• Source text

Photo by DT Krippene

I love Independence Day. It’s all about summer, family, picnics, BBQ, beer, fireworks and homage to Old Glory. In last year’s article, Star Spangled Memories, I reflected on summers spent at grandpa’s place on the lake, and the dozen photo albums of memorable fourths. For 2014, I’d like to revisit the subject of who we are as a nation.

If you listen to today’s seemingly immoderate media espousing the derision of our elected officials, many wonder what happened to the greatness that defined the country. Live a while outside our borders, I’ve no doubts you’ll find that greatness is still soundly intact.

I spent two years with the Peace Corps in Asia. They used to say “it’s the hardest job you’ll ever love.” What it should be is: “It’s a job that will make you appreciate where you came from.” Having spent more than a decade overseas in my professional career, you get a unique perspective of how other cultures live, and more importantly, what they really think of us Americans. Ask any military person who spent time overseas, and they’ll be happy to tell you how good we really have it.

We’ve had a tendency of late to feel our nation has lost its luster in the eyes of the international community. Aside from a few who have axes to grind or disappointed in our free-wheeling way of life, most are as positive of our country as they’ve ever been. They like America. They like our freewheeling cowboy ways, a place where anyone can be rich and famous, live your dream, speak your mind, and worship freely. The planet still has too many places where despots insist on dictating needs of the many.

Is it perfect? Oh, hell no. Right versus left, up versus down, enough to make your head spin. That’s what makes it great. People voicing opinions, standing up and saying what for. Democracy is chaotic, inclusive, confusing, open-minded, batty, and downright fantastic. Like all large families, it’s a potpourri of multi-generational next of kin that comes with large doses of squabbling and that crazy uncle we whisper about. And man, do we love to bicker.

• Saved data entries
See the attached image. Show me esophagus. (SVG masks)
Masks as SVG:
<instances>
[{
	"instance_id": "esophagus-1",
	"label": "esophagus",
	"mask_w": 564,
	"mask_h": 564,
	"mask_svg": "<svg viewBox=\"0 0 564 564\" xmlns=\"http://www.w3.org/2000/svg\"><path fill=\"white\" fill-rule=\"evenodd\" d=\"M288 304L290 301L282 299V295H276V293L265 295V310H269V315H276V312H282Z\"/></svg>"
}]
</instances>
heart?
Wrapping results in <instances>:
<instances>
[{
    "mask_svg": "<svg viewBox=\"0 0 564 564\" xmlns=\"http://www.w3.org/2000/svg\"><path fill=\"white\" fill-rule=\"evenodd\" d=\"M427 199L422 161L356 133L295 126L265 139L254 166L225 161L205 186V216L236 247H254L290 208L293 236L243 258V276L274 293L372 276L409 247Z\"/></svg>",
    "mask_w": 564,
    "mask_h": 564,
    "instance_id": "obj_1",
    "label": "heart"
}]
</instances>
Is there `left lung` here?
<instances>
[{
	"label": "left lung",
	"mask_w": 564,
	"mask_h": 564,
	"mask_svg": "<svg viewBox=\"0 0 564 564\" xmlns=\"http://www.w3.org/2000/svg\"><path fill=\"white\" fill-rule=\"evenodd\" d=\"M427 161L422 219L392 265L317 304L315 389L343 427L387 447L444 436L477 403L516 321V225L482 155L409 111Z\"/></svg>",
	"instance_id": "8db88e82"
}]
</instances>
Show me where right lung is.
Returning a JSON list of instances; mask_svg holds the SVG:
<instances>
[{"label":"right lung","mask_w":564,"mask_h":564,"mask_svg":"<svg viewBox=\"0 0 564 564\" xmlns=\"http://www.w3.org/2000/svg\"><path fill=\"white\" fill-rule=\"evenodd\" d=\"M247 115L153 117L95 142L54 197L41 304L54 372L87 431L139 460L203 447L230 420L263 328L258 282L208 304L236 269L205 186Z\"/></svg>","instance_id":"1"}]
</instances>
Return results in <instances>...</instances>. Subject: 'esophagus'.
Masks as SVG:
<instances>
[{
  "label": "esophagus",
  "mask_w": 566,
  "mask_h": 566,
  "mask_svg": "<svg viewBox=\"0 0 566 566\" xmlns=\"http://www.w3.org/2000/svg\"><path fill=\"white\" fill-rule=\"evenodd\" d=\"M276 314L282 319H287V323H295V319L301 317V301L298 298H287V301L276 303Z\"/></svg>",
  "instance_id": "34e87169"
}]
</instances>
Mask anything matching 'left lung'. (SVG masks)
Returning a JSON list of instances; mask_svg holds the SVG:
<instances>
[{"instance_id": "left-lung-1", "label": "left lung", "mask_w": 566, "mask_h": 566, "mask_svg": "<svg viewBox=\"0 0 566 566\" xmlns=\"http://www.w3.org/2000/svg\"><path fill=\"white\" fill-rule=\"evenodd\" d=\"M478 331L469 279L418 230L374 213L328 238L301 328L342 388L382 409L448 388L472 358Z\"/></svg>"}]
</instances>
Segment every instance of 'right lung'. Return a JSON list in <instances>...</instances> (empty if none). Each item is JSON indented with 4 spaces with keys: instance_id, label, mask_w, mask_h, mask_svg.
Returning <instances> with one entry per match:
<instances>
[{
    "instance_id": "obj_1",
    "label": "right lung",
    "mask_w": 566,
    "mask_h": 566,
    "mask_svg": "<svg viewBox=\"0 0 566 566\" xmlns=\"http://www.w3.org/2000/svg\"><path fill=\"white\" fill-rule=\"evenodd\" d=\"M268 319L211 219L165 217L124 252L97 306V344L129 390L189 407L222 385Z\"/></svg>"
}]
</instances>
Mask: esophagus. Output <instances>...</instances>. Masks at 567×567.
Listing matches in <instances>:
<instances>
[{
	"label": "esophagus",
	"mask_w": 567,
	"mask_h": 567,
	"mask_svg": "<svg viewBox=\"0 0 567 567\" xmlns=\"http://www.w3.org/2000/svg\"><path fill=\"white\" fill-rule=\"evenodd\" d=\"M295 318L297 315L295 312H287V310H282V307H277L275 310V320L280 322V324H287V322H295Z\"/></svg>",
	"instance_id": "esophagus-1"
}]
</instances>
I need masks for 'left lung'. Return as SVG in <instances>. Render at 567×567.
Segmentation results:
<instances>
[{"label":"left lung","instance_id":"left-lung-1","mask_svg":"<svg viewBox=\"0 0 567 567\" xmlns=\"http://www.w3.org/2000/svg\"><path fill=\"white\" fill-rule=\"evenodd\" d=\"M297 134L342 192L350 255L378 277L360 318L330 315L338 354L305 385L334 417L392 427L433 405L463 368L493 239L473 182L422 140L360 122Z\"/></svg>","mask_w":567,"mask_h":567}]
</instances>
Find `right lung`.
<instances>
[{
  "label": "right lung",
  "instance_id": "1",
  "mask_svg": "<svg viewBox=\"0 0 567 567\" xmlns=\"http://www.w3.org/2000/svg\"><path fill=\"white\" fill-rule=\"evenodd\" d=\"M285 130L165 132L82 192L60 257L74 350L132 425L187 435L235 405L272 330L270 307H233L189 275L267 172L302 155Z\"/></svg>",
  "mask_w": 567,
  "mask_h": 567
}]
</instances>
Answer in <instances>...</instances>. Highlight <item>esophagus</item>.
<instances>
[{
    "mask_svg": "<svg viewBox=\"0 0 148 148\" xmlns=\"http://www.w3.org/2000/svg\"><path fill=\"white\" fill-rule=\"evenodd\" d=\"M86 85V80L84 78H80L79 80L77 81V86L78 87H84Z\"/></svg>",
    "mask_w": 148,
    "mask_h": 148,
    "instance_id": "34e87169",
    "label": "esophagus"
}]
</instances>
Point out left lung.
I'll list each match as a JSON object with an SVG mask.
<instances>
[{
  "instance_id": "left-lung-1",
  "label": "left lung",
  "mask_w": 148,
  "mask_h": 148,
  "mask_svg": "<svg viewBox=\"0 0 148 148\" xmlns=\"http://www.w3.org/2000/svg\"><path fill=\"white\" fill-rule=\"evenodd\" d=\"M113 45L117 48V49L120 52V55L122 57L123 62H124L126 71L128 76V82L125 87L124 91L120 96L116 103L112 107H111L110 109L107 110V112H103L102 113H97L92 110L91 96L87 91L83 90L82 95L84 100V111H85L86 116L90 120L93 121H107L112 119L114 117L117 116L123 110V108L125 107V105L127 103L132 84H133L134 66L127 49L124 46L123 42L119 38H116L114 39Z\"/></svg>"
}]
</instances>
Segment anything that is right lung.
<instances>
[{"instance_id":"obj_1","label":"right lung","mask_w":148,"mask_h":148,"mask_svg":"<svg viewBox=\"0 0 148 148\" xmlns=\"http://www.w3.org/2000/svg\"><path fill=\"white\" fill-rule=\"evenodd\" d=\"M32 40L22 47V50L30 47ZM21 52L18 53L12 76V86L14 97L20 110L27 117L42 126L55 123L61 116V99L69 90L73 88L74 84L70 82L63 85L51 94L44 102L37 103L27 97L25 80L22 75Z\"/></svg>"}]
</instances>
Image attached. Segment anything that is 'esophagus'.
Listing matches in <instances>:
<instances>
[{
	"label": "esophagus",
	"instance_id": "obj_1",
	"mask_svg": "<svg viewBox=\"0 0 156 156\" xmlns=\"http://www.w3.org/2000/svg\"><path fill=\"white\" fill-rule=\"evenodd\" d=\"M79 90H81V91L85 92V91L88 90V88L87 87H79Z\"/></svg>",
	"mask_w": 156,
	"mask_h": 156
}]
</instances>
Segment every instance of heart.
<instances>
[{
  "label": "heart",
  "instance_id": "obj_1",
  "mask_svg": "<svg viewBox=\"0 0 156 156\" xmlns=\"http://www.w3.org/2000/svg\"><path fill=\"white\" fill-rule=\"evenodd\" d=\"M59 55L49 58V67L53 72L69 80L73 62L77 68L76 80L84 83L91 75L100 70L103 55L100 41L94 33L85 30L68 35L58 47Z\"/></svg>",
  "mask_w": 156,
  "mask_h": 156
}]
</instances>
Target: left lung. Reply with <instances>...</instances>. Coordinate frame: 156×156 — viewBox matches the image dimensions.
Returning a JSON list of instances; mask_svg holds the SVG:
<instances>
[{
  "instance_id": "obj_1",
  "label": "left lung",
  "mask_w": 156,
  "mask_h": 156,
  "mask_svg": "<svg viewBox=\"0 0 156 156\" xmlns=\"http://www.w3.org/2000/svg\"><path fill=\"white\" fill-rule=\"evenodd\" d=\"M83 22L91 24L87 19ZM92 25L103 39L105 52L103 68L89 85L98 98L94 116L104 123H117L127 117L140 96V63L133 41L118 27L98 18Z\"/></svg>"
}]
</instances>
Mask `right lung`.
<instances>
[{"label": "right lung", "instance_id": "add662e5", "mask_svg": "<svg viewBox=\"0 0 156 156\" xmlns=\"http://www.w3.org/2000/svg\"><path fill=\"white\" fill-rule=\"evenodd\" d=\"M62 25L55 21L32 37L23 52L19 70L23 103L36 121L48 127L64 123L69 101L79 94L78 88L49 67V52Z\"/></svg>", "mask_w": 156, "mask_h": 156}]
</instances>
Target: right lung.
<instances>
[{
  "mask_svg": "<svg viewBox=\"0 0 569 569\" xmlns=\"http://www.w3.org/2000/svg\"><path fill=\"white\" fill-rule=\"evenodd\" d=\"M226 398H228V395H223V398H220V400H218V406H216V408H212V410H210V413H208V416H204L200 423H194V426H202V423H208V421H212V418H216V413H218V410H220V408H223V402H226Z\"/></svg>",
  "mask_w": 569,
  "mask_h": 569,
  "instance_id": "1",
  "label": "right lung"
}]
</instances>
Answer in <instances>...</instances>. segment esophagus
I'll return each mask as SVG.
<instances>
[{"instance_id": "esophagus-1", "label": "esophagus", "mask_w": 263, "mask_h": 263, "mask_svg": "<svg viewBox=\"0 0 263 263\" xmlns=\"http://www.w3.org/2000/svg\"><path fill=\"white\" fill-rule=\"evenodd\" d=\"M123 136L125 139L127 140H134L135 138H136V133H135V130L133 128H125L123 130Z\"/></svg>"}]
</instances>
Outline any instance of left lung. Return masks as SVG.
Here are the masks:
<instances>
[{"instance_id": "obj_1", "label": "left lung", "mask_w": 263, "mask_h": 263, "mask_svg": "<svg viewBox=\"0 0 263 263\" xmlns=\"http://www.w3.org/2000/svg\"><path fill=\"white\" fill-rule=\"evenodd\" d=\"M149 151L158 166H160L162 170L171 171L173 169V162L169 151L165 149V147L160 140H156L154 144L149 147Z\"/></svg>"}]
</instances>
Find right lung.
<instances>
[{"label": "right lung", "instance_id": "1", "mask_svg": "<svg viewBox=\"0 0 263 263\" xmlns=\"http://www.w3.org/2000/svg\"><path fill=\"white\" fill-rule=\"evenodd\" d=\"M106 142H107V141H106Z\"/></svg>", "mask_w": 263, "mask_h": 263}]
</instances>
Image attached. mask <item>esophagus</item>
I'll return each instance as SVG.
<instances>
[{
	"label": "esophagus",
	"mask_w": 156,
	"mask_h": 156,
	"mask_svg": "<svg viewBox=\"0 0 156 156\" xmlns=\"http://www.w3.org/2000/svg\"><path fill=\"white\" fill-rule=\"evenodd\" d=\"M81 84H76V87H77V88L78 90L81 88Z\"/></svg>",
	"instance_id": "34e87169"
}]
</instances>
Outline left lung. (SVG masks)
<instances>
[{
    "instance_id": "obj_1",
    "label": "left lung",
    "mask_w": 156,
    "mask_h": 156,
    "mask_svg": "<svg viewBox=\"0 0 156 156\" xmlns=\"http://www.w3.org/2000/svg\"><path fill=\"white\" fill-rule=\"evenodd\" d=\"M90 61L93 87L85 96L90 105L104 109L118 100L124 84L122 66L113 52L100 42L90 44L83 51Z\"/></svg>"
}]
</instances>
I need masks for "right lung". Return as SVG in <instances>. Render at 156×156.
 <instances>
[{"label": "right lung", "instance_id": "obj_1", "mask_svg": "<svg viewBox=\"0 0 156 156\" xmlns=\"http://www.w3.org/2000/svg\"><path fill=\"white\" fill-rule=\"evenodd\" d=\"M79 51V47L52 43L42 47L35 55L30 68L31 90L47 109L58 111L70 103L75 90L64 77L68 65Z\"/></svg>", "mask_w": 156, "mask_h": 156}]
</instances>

• What to do
- a) In the Independence Day essay, rewrite the part that opens with the words containing "If you listen" and closes with "still soundly intact.", swapping "media" for "press".
- b) Answer these from the Independence Day essay:
(i) What was the title of last year's article?
(ii) How long did the writer serve with the Peace Corps, and on which continent?
(iii) How much time has the writer spent overseas in a professional career?
None of the saved data entries are needed for this work.

• Expected outputs
- a)
If you listen to today’s seemingly immoderate press espousing the derision of our elected officials, many wonder what happened to the greatness that defined the country. Live a while outside our borders, I’ve no doubts you’ll find that greatness is still soundly intact.

- b)
(i) Star Spangled Memories
(ii) Two years, in Asia
(iii) More than a decade